### TASK TO COMPLETE
All that is wanted is the line with "Configuring a Cisco Router as a DHCP Server" and each line after it to the end of the data below, set down exactly and without pictures.
(INPUT DATA)
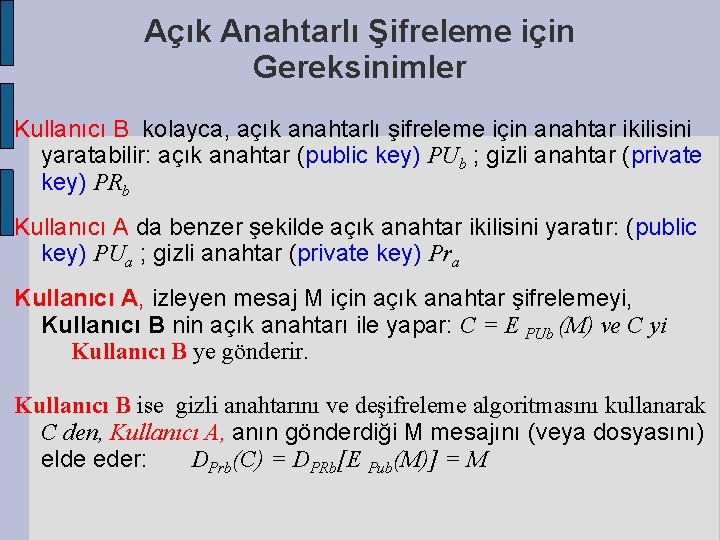 Açık Anahtarlı Şifreleme için Gereksinimler

Kullanıcı B kolayca, açık anahtarlı şifreleme için anahtar ikilisini yaratabilir: açık anahtar (public key) $PU_b$ ; gizli anahtar (private key) $PR_b$

Kullanıcı A da benzer şekilde açık anahtar ikilisini yaratır: (public key) $PU_a$ ; gizli anahtar (private key) $Pr_a$

Kullanıcı A, izleyen mesaj M için açık anahtar şifrelemeyi, Kullanıcı B nin açık anahtarı ile yapar: $C = E_{PUb}(M)$ ve C yi Kullanıcı B ye gönderir.

Kullanıcı B ise gizli anahtarını ve deşifreleme algoritmasını kullanarak C den, Kullanıcı A, anın gönderdiği M mesajını (veya dosyasını) elde eder: $D_{Prb}(C) = D_{PRb}[E_{Pub}(M)] = M$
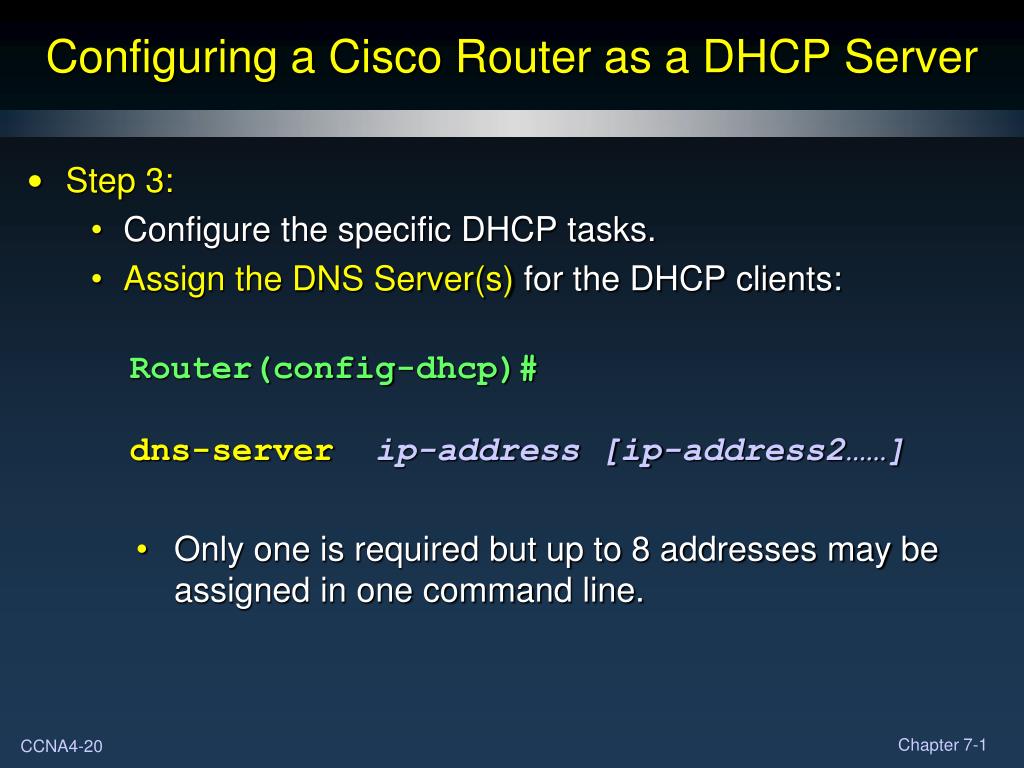 Configuring a Cisco Router as a DHCP Server

• Step 3:
  • Configure the specific DHCP tasks.
  • Assign the DNS Server(s) for the DHCP clients:

Router(config-dhcp)#

dns-server ip-address [ip-address2……]

• Only one is required but up to 8 addresses may be assigned in one command line.

CCNA4-20

Chapter 7-1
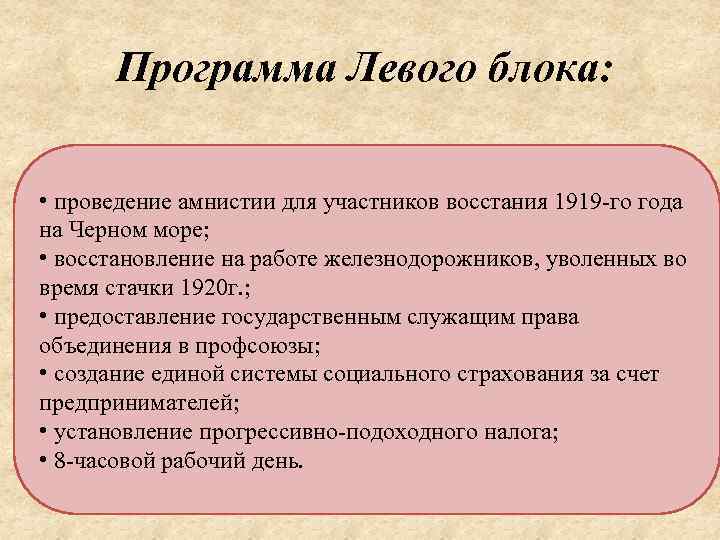 Программа Левого блока:

• проведение амнистии для участников восстания 1919-го года на Черном море;
• восстановление на работе железнодорожников, уволенных во время стачки 1920г.;
• предоставление государственным служащим права объединения в профсоюзы;
• создание единой системы социального страхования за счет предпринимателей;
• установление прогрессивно-подоходного налога;
• 8-часовой рабочий день.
(End INPUT DATA)
### EXERCISE ANSWER
 Configuring a Cisco Router as a DHCP Server

• Step 3:
  • Configure the specific DHCP tasks.
  • Assign the DNS Server(s) for the DHCP clients:

Router(config-dhcp)#

dns-server ip-address [ip-address2……]

• Only one is required but up to 8 addresses may be assigned in one command line.

CCNA4-20

Chapter 7-1
 Программа Левого блока:

• проведение амнистии для участников восстания 1919-го года на Черном море;
• восстановление на работе железнодорожников, уволенных во время стачки 1920г.;
• предоставление государственным служащим права объединения в профсоюзы;
• создание единой системы социального страхования за счет предпринимателей;
• установление прогрессивно-подоходного налога;
• 8-часовой рабочий день.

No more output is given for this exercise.